Perhaps refraction did it, as I'm so very often told.
Interresting. How would the laser meassure?
In RET, they would measure a geodesic in spacetime. In FET with the EA, they would trace out a parabolic path in space. I am not certain what geometric shape this would correspond to in spacetime.
Anyway, getting off topic.
How long before we see some refined bendy light theories from the FEs.
Quantifiable predictions.
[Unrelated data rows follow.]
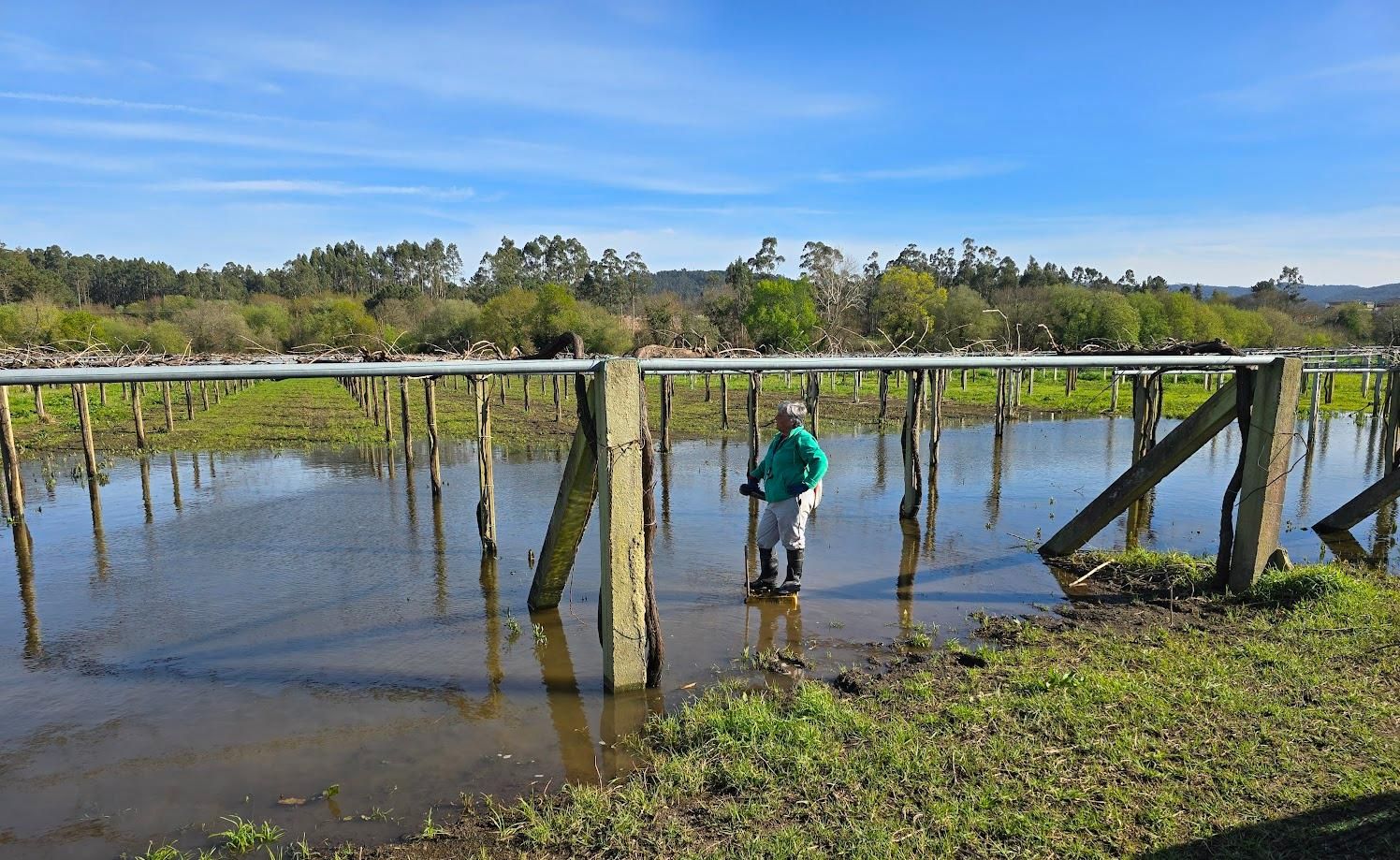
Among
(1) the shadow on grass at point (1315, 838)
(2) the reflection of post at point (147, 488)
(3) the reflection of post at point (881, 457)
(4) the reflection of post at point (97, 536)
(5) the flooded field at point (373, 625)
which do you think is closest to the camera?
(1) the shadow on grass at point (1315, 838)

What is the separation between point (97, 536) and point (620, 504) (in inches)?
345

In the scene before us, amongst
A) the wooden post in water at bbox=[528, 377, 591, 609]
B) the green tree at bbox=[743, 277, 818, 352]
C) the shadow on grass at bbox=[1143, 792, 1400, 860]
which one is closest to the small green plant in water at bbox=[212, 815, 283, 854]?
the wooden post in water at bbox=[528, 377, 591, 609]

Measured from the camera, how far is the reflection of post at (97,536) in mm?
8305

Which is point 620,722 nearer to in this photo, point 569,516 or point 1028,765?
point 569,516

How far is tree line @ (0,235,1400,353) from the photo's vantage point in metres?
20.0

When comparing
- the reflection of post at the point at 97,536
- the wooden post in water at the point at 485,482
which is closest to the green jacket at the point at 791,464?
the wooden post in water at the point at 485,482

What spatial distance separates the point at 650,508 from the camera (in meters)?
4.81

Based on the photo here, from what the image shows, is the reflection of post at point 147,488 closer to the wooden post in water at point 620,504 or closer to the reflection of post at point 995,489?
the wooden post in water at point 620,504

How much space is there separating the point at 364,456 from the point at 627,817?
47.6 ft

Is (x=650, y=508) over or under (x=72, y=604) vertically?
over

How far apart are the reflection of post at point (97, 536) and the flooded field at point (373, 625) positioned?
5 centimetres

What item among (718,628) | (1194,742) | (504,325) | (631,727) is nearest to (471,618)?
(718,628)

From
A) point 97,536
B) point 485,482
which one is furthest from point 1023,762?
point 97,536

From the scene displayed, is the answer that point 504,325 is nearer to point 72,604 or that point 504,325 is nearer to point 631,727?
point 72,604
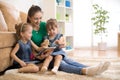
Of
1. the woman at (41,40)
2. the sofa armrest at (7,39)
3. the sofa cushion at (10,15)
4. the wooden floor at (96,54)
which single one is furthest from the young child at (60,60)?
the wooden floor at (96,54)

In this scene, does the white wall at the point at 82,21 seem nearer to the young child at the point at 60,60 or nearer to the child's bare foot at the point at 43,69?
the young child at the point at 60,60

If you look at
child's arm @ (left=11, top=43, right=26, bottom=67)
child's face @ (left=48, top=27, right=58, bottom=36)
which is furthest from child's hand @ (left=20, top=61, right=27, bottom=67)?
child's face @ (left=48, top=27, right=58, bottom=36)

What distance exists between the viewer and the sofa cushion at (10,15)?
261cm

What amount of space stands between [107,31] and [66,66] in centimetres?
318

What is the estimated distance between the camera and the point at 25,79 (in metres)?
1.57

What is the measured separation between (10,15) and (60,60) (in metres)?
1.12

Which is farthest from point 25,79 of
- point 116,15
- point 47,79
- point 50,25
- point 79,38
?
point 116,15

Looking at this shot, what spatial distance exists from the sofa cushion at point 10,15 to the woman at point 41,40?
585 millimetres

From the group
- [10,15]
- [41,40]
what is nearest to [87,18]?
[10,15]

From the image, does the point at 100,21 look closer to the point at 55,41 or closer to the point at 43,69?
the point at 55,41

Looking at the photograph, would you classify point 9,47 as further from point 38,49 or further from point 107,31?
point 107,31

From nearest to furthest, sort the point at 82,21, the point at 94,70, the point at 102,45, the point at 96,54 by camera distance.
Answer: the point at 94,70
the point at 96,54
the point at 102,45
the point at 82,21

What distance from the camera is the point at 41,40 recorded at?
6.92ft

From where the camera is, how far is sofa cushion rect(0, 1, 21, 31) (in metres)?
2.61
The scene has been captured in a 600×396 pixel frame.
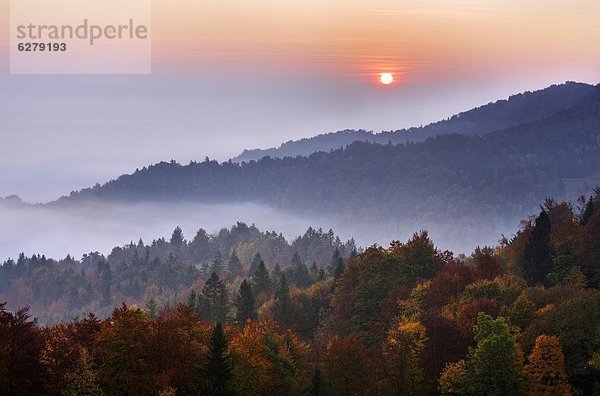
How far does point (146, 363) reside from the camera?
71625 millimetres

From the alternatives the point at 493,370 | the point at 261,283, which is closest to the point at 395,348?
the point at 493,370

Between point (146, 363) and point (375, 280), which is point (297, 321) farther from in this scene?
point (146, 363)

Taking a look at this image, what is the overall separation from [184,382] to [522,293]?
114 ft

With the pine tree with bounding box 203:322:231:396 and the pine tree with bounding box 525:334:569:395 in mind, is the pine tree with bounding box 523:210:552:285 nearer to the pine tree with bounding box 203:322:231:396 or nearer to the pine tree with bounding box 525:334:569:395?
the pine tree with bounding box 525:334:569:395

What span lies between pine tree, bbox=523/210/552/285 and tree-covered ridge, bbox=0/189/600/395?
13 centimetres

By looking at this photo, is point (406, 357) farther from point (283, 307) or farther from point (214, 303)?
point (214, 303)

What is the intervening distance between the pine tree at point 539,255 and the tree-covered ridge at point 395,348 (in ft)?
0.43

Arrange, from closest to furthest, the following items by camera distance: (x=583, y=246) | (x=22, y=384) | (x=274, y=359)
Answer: (x=22, y=384), (x=274, y=359), (x=583, y=246)

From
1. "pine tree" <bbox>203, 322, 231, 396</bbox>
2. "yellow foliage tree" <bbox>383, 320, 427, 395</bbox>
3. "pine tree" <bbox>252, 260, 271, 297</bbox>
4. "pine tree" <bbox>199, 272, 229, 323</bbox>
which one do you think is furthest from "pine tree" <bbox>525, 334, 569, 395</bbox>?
"pine tree" <bbox>252, 260, 271, 297</bbox>

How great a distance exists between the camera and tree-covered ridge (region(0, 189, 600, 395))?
226 feet

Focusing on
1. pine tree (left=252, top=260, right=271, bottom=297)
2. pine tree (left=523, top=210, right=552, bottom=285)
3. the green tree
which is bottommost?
Answer: the green tree

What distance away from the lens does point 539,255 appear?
346 ft

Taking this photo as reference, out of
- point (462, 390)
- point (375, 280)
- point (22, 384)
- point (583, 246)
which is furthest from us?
point (375, 280)

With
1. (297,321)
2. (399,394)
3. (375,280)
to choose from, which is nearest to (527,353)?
(399,394)
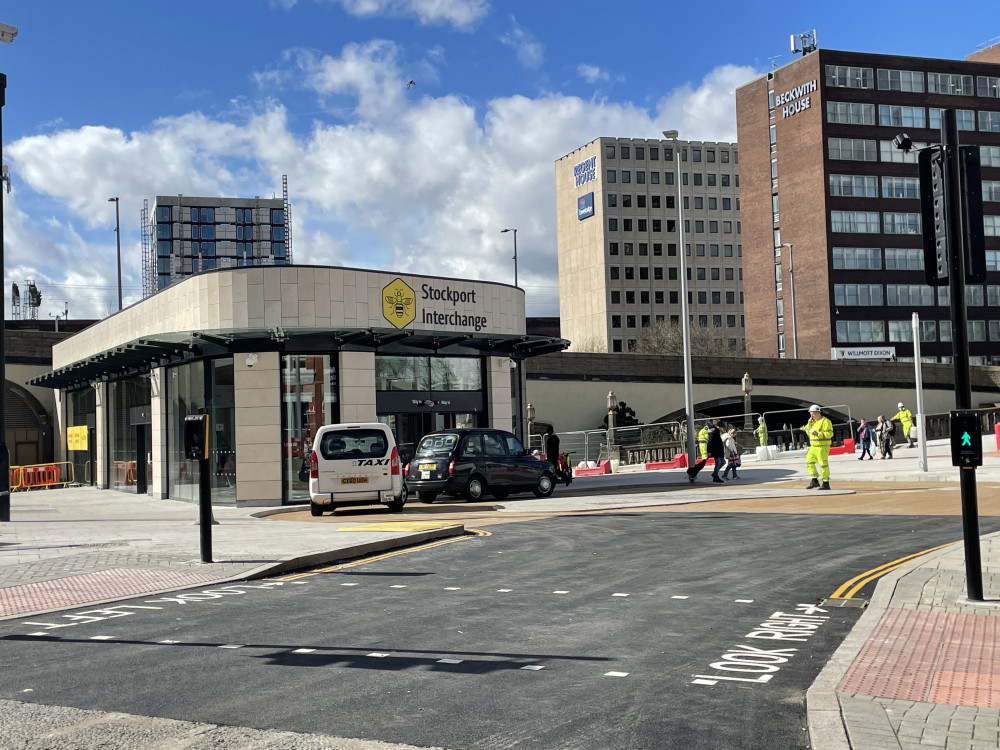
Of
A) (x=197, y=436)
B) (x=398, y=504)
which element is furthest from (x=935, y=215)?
(x=398, y=504)

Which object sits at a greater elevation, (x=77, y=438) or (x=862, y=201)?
(x=862, y=201)

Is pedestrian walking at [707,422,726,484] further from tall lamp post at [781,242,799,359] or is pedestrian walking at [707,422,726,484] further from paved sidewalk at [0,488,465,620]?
tall lamp post at [781,242,799,359]

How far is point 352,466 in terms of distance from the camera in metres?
20.9

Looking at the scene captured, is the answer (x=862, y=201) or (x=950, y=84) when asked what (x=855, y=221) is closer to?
(x=862, y=201)

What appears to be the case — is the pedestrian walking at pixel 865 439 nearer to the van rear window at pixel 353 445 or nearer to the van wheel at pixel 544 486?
the van wheel at pixel 544 486

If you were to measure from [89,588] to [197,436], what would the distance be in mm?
2412

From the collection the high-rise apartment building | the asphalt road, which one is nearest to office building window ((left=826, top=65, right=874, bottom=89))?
the high-rise apartment building

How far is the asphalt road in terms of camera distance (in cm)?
580

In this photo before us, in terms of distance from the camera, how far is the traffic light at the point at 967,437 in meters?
8.77

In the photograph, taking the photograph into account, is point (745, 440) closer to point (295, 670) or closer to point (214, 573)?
point (214, 573)

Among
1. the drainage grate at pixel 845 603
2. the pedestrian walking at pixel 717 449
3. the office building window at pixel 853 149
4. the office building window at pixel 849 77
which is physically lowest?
the drainage grate at pixel 845 603

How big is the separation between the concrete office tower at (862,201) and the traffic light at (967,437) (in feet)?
251

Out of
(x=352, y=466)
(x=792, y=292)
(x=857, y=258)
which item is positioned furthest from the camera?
(x=857, y=258)

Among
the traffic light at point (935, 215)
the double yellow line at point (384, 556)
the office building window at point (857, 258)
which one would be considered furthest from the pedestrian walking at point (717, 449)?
the office building window at point (857, 258)
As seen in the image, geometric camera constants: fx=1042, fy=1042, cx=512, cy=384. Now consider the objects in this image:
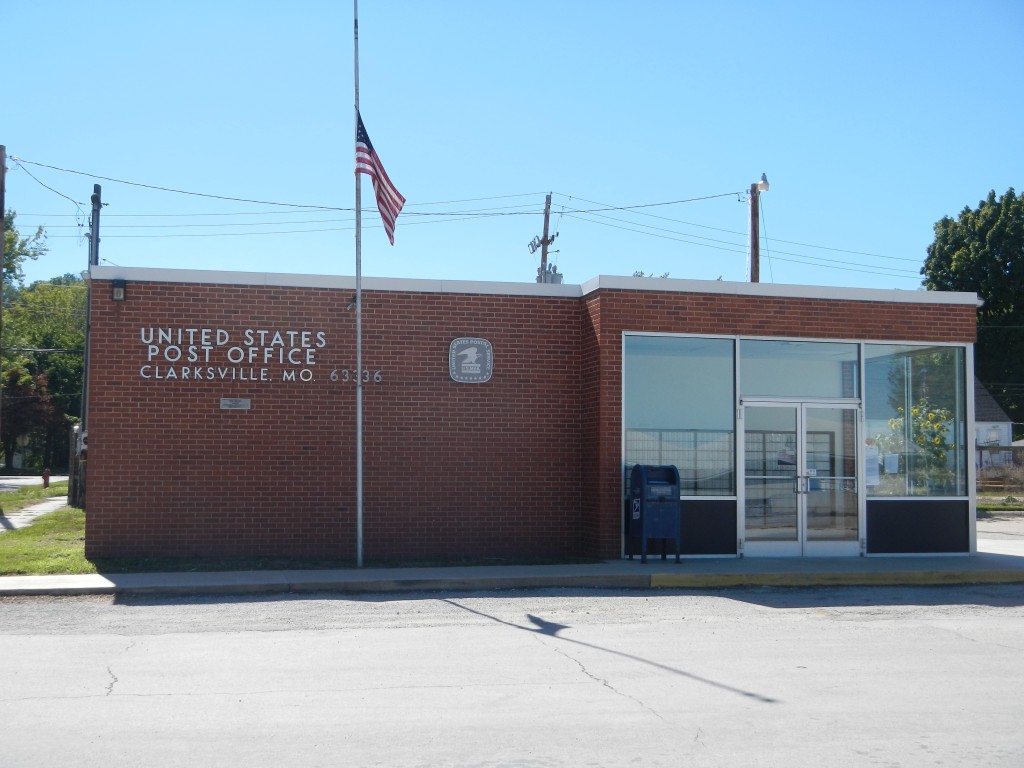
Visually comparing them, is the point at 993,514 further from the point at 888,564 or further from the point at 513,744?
the point at 513,744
When can we see some?
Well with the images i took in the sinking ship experiment
The distance was 20.0km from a height of 1m.
The lighthouse has an elevation of 80.5m and is 38.7m tall.
http://www.lighthouse.net.au/lights/WA/Rottnest%20Main/Rottnest%20Main.htm (http://www.lighthouse.net.au/lights/WA/Rottnest%20Main/Rottnest%20Main.htm)
There is something like 40m hidden behind the curve of the Earth.
Or the light has bent 40m over 20km.
Thats 2m per kilometer.
Cmon FEs. Put something together. It's been weeks.
Resurrection
http://bovitz.com/photo/traditional/jpgphotos/2005/Rays-of-light-through-cloud.jpg
What about sunbeams like these? There should be noticeable curvature of the light beams.
FE explanation please.
Well with the images i took in the sinking ship experiment
The distance was 20.0km from a height of 1m.
The lighthouse has an elevation of 80.5m and is 38.7m tall.
http://www.lighthouse.net.au/lights/WA/Rottnest%20Main/Rottnest%20Main.htm (http://www.lighthouse.net.au/lights/WA/Rottnest%20Main/Rottnest%20Main.htm)
There is something like 40m hidden behind the curve of the Earth.
Or the light has bent 40m over 20km.
Thats 2m per kilometer.
Cmon FEs. Put something together. It's been weeks.
Converting units from my earlier calculation of the curve in inches per mile per mile, the light should have bent by about 15.7 metres over a distance of 20 kilometres.
Resurrection
http://bovitz.com/photo/traditional/jpgphotos/2005/Rays-of-light-through-cloud.jpg
What about sunbeams like these? There should be noticeable curvature of the light beams.
FE explanation please.
To head off possible Tom Bishop explanations...
No it isn't glare in the camera lens. Here is a picture that I took showing the same effect.
http://img376.imageshack.us/img376/4479/godsfingersza7.jpg
It is definitely something that you can see without holding a camera to your eye.